_Written instruction_
Copy word for word the lines of the records starting at the line that contains "What is the intervening" and ending with the last line of the records.

_Records shown_
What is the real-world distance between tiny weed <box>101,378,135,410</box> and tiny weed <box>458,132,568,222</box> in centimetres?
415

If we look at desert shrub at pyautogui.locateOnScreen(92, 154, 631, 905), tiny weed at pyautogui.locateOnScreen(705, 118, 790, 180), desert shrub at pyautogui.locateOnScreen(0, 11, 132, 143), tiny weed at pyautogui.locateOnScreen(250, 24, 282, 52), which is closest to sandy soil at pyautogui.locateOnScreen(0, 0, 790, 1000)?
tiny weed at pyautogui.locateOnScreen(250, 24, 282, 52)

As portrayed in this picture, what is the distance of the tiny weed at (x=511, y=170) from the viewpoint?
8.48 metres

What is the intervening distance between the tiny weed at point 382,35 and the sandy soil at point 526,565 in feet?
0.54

_Response below_
What is the intervening distance between the tiny weed at point 382,35 and the sandy soil at point 526,565 in feet?
0.54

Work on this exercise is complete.